Au sein de ce groupe complexe, les picrides (dont les aigrettes sont plumeuses), s'affirment par leur « fâcheuse tendance » à s'agripper aux vêtements. Pilosité à crochets oblige : leurs poils sont de véritables petits hameçons à plusieurs branches !
Deux picrides illuminent l'arrière-saison, embrasent de leur jaune les champs, les friches et les bords de route ; elles s'allument le matin et s'éteignent le soir :
la picride fausse-vipérine : Picris echioides1 Linné, et la picride fausse-épervière : Picris hieracioides2 Linné.
La première a les capitules jaunes, souvent orangés3, qui s'épanouissent d'un involucre de larges bractées « en coeur » ; elle s'accroche fortement aux habits car ses hameçons sont à quatre dents. La seconde, d'un jaune affine, aux bractées linéaires-lancéolées et à la pilosité bidentée, n'en est pas moins majestueuse.
Les liguliflores jaunes peuvent nous paraître toutes semblables – à l'instar des ombellifères ou des graminées. Elles nécessitent une « entrée en botanique », avec loupe et clés de détermination4. Mais après ce passage obligé... quel plaisir ! ... à les reconnaître rien qu'à leur silhouette, leur allure !
Le café de Sartre était « Le Flore » ... Un autre café érudit ne pourrait-il s'appeler... « Le Liguliflore » ?

Notes :
1 – Autre caractère distinctif : Picris echioides a des akènes prolongés en bec.
2 – Picris hieracioides a des akènes sans bec.
Plusieurs sous-espèces sont mentionnées dans la littérature.
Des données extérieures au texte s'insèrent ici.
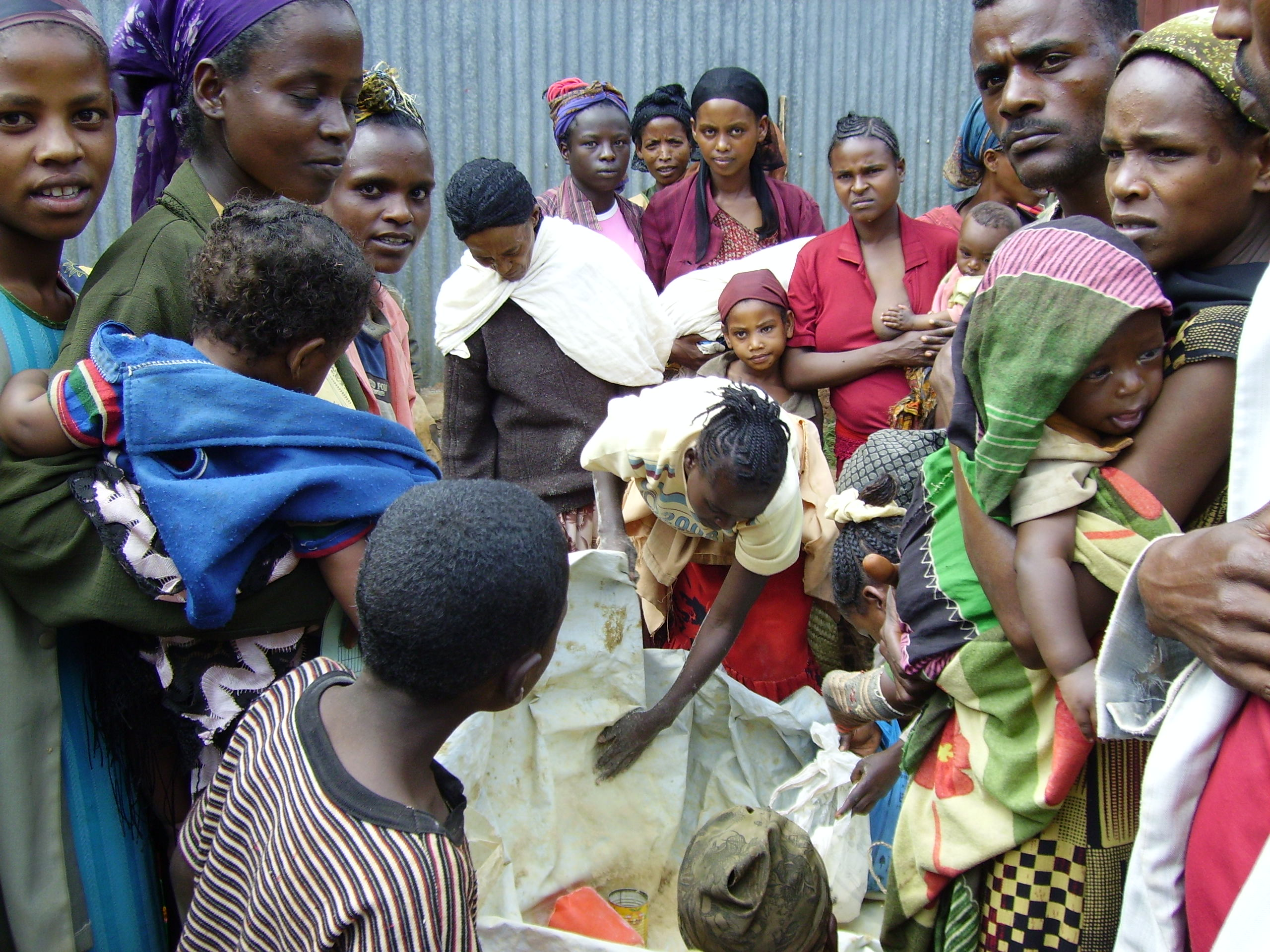 Recipients receiving supplementary foodstuffs distributed by Concern Worldwide in Badessa, Wolayita District of southern Ethiopia.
Celle de la photo (Velles, Indre), correspond à la sous-espèce « hieracioides », à bractées externes étalées et à poils blanchâtres.
3 – Chez les picrides, les ligules externes sont souvent rougeâtres en dessous, ce qui confère aux capitules cette teinte orangée, de loin, quand ils se referment.
4 – Mentionnons le merveilleux fascicule de Robert Portal sur « la reconnaissance de quelques liguliflores jaunes en Auvergne » (Crepis, Hypochaeris, Leontodon, Picris), où chaque détail de la plante, chaque terme descriptif nous renvoient à un dessin à la plume. Un summum de pédagogie et d'intelligence vers autrui !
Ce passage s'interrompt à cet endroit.